Very little is known on the early history of the village, but it is likely the population increased due to steamboat traffic on Bayou Macon in the 1850s. Similarly to the other settlements along LA-17 in West Carroll Parish.

Pioneer was incorporated as a village in 1911.

==Geography==
According to the United States Census Bureau, the village has a total area of 1.1 square miles (2.8 km^{2}), all land.

==Demographics==

Pioneer, Louisiana – Racial and ethnic composition Note: the US Census treats Hispanic/Latino as an ethnic category. This table excludes Latinos from the racial categories and assigns them to a separate category. Hispanics/Latinos may be of any race.
| Race / Ethnicity (NH = Non-Hispanic) | Pop 2000 | Pop 2010 | Pop 2020 | % 2000 | % 2010 | % 2020 |
|---|---|---|---|---|---|---|
| White alone (NH) | 81 | 89 | 53 | 47.37% | 57.05% | 35.57% |
| Black or African American alone (NH) | 90 | 64 | 67 | 52.63% | 41.03% | 44.97% |
| Native American or Alaska Native alone (NH) | 0 | 1 | 5 | 0.00% | 0.64% | 3.36% |
| Asian alone (NH) | 0 | 0 | 0 | 0.00% | 0.00% | 0.00% |
| Pacific Islander alone (NH) | 0 | 0 | 0 | 0.00% | 0.00% | 0.00% |
| Some Other Race alone (NH) | 0 | 0 | 0 | 0.00% | 0.00% | 0.00% |
| Mixed Race/Multi-Racial (NH) | 0 | 1 | 8 | 0.00% | 0.64% | 5.37% |
| Hispanic or Latino (any race) | 0 | 1 | 16 | 0.00% | 0.64% | 10.74% |
| Total | 171 | 156 | 149 | 100.00% | 100.00% | 100.00% |

As of the census of 2000, there were 171 people, 65 households, and 39 families residing in the village. The population density was 157.2 PD/sqmi. There were 70 housing units at an average density of 64.3 /sqmi. The racial makeup of the village was 47.37% White and 52.63% African American.

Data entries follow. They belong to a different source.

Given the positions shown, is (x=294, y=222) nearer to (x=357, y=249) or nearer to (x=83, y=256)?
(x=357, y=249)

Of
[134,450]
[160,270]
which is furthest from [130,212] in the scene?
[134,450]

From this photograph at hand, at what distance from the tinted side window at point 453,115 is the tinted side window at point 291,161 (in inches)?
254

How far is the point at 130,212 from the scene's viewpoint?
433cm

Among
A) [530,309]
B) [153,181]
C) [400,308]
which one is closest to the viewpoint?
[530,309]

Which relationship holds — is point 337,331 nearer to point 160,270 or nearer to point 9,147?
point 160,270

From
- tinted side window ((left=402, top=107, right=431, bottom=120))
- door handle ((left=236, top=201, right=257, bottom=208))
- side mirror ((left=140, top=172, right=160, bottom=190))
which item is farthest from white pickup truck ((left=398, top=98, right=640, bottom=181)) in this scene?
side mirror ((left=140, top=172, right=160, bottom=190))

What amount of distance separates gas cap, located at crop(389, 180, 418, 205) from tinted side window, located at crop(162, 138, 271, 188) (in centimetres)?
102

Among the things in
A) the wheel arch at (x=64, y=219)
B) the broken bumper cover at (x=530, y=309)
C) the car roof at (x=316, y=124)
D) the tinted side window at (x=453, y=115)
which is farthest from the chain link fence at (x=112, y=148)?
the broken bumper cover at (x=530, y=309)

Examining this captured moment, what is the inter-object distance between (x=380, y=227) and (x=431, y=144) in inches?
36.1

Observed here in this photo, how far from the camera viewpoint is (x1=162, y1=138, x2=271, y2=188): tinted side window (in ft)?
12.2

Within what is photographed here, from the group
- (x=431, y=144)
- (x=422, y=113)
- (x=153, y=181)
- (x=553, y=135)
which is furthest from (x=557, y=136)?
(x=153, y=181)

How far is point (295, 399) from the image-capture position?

There were 65 households, out of which 27.7% had children under the age of 18 living with them, 35.4% were married couples living together, 23.1% had a female householder with no husband present, and 38.5% were non-families. 32.3% of all households were made up of individuals, and 13.8% had someone living alone who was 65 years of age or older. The average household size was 2.63 and the average family size was 3.40.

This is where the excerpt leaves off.